Whitredge leaned over and whispered to me while this evidence was being taken.

"Chandler knows, and we all know, that this acknowledgment of yours was made in a talk with Miss Geddis. We are all willing to spare her the humiliation of being brought into court. But it is your perfect right to have her called if you wish it."

Knowing well enough by this time what I was in for, I was still foolish enough, or besotted enough, to shake my head. "I don't wish it," I said; and since this was practically telling Whitredge not to do so, he did not cross-examine the two witnesses.

When the prosecution rested, Whitredge took up his line of defense. He tried to show, rather lamely, I thought, that I had always lived within my means, hadn't been dissipated, and had never been known to bet, either on horse races or on the stock market; that whatever I had done had been done without criminal intent. In this part of the trial I had a heart-warming surprise. The afternoon train from Glendale brought a big bunch of young people, and a good sprinkling of older ones, all eager to testify to my former good character. I saw then how unfair I had been in the bitterness of that first day. The shock of my arrest had simply dammed up the sympathy stream like a sudden frost; but now the reaction had come and I was not without friends. That little demonstration went with me though many a long and weary day afterward.

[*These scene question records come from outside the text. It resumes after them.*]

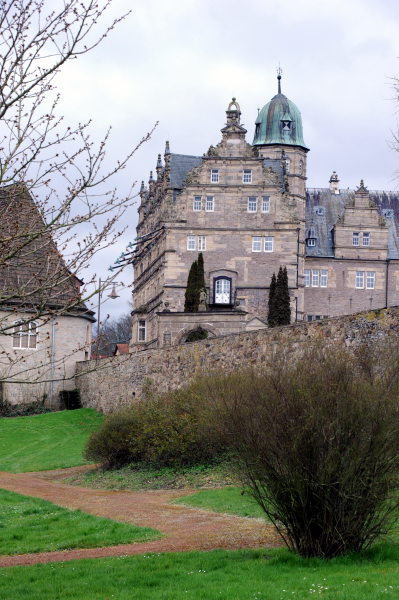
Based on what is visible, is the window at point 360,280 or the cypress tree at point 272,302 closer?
the cypress tree at point 272,302

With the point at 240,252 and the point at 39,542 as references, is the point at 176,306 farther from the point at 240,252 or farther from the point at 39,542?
the point at 39,542

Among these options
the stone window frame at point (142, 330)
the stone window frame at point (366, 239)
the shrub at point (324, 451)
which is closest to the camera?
the shrub at point (324, 451)

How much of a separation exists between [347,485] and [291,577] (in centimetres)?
133

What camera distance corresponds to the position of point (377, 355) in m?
11.5

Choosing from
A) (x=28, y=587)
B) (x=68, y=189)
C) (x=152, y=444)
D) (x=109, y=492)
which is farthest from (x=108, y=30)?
(x=152, y=444)

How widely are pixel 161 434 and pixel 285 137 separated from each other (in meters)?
50.8

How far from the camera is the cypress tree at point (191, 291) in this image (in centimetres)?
4778

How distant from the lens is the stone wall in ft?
55.3

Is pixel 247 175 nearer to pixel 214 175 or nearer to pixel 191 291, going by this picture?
pixel 214 175

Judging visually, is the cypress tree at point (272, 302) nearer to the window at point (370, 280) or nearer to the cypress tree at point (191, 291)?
the cypress tree at point (191, 291)

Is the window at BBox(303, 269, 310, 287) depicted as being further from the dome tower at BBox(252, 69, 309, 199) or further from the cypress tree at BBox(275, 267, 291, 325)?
the cypress tree at BBox(275, 267, 291, 325)

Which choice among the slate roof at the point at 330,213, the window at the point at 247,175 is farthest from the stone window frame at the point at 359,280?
the window at the point at 247,175

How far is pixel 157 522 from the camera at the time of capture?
13055mm

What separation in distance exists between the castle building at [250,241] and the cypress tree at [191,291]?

Naturally, the greater part of this "character evidence" was thrown out as irrelevant. The trial wasn't held for the purpose of ascertaining what sort of a young man I had been in the past. It was supposed to be an attempt to get at the facts in a particular case; and according to the testimony of two uncontradicted witnesses, I had admitted these facts.

Chandler said nothing about my attempt to escape until he came to address the jury. But then he drove the nail in good and hard. The deputy sheriff, Simmons, bruised and beaten, was shown to the jurors, and the prosecuting attorney made much of the fact that I had not stopped at a possible murder in shutting Simmons up in the bank vault. There was nothing said about the bribe to the other deputy who had figured as the hack driver; from which I inferred that the Irishman had pocketed my money and held his peace.

Whitredge's summing-up was as lame in effect as it was rantingly emotional. He liked to hear himself talk, and his stock in trade as a criminal lawyer consisted mainly of perfervid appeals to the sympathies of his juries. Here, he pleaded, with the tremolo stop pulled all the way out, was a young man whose entire future would be blasted—and all that sort of thing. It hadn't the slightest effect upon the group of stolid hill farmers and laborers in the box who sat and yawned through it, and I fancy it wasn't intended to have any.

Good old Judge Haskins's charge to the jury was all that a fair and upright judge could make it. He was no party to the agreement between the attorneys to keep Agatha Geddis out of it, or even to any knowledge of it, as he proved by pointing out to the jury the lack of detail in Fitch's and Withers's testimony. Also, he cautioned the twelve not to make too much of the attempted escape. He said—what most judges wouldn't have said—that the attempt was entirely extraneous to the charge upon which I had been arraigned; that it was not to be taken as a presumption of guilt; that it proved nothing either way. He added that an innocent man badly involved might be as easily terrified into taking flight as a guilty one. If the jury, upon due deliberation, should be convinced that I had misappropriated the bank's funds, the verdict should be "Guilty"; but not otherwise.

It was merely in conformity with time-honored custom that the jurymen rose and left the box and filed out of the court-room, I am sure, for they were back again in almost no time. Though I had every reason to expect it, the low-voiced verdict of "Guilty as charged" struck me like the blow of a fist.

"Brace up and be a man!" Whitredge leaned over to whisper in my ear; and then the good old judge, with his voice shaking a little, pronounced my sentence. Five years was the minimum for the offense with which I stood charged. But a law recently passed gave the judges a new power. Within the nominal period of five years my sentence was made indeterminate. The law was vindicated and I became a convict.